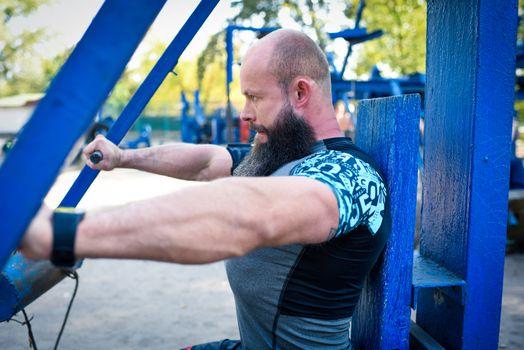 Man training on chest press equipment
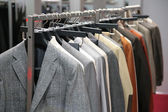 Clothes on racks in shop — Stock Photo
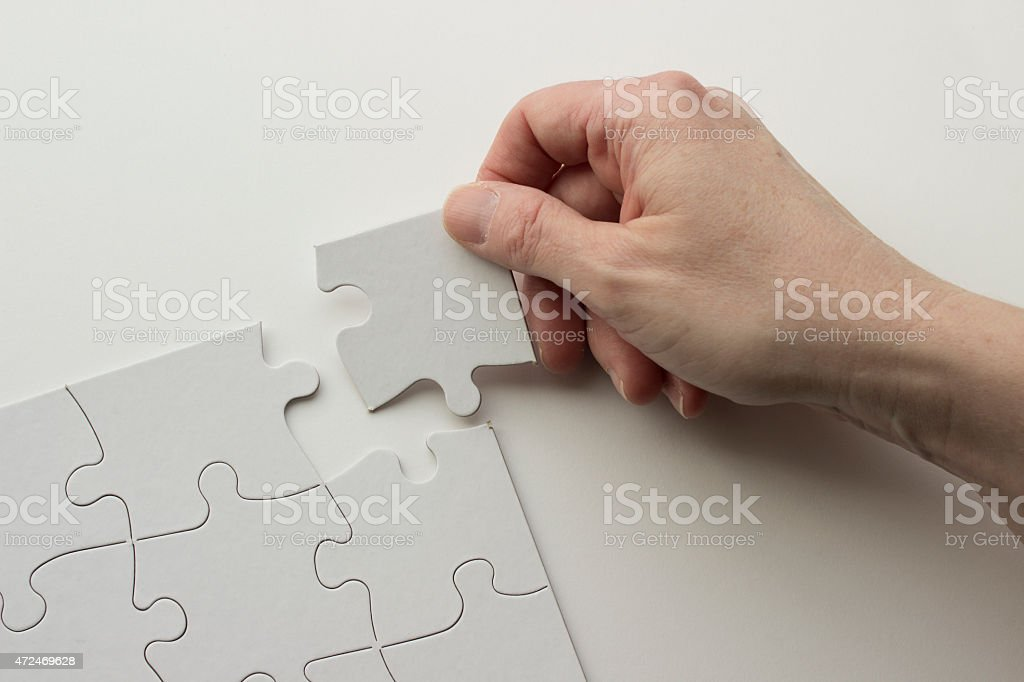 Hand Placing Puzzle Piece in Blank Puzzle stock photo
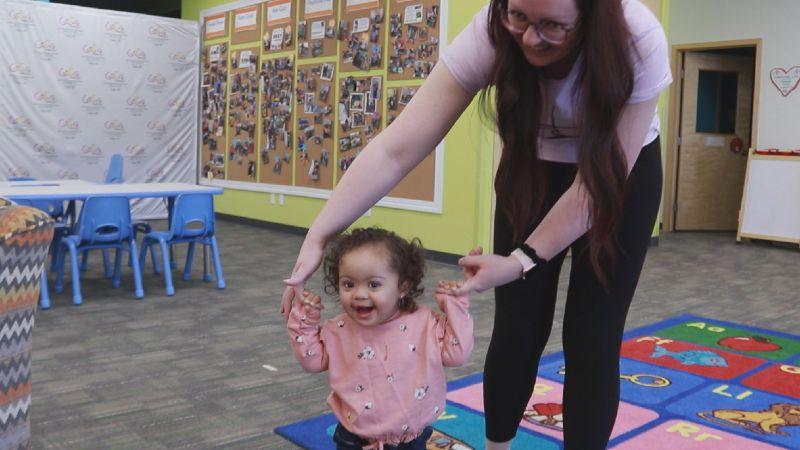 Jillian helps her daughter, Amara, walk across the floor at GiGi's Playhouse in Fargo.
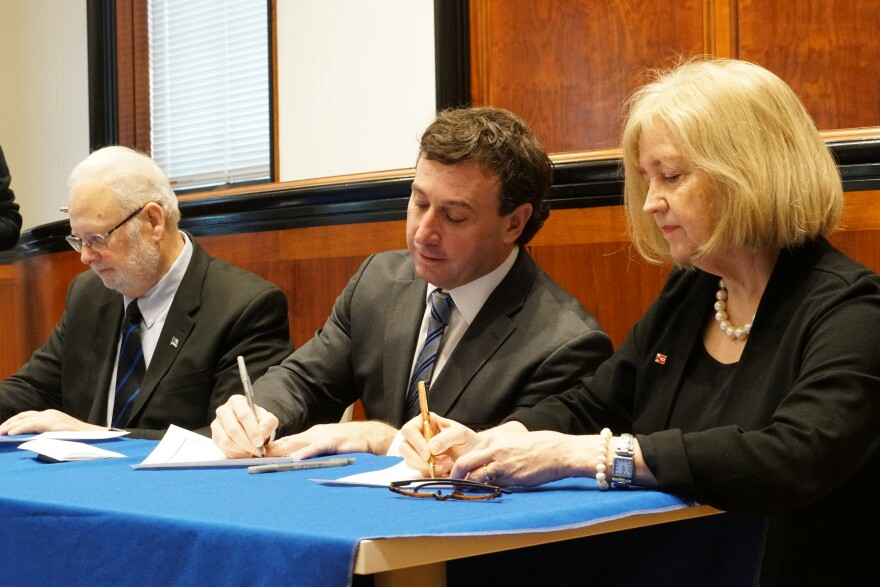 Officials sign the challenge to end homelessness on February 18, 2019. From left to right, Wright City Mayor Dan Rowden, St. Louis County Executive Steve Stenger, St. Louis Mayor Lyda Krewson.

____

Task directions →
Extract the text of all the records above verbatim, excluding pictures.

Solution to this exercise →
 Man training on chest press equipment
 Clothes on racks in shop — Stock Photo
 Hand Placing Puzzle Piece in Blank Puzzle stock photo
 Jillian helps her daughter, Amara, walk across the floor at GiGi's Playhouse in Fargo.
 Officials sign the challenge to end homelessness on February 18, 2019. From left to right, Wright City Mayor Dan Rowden, St. Louis County Executive Steve Stenger, St. Louis Mayor Lyda Krewson.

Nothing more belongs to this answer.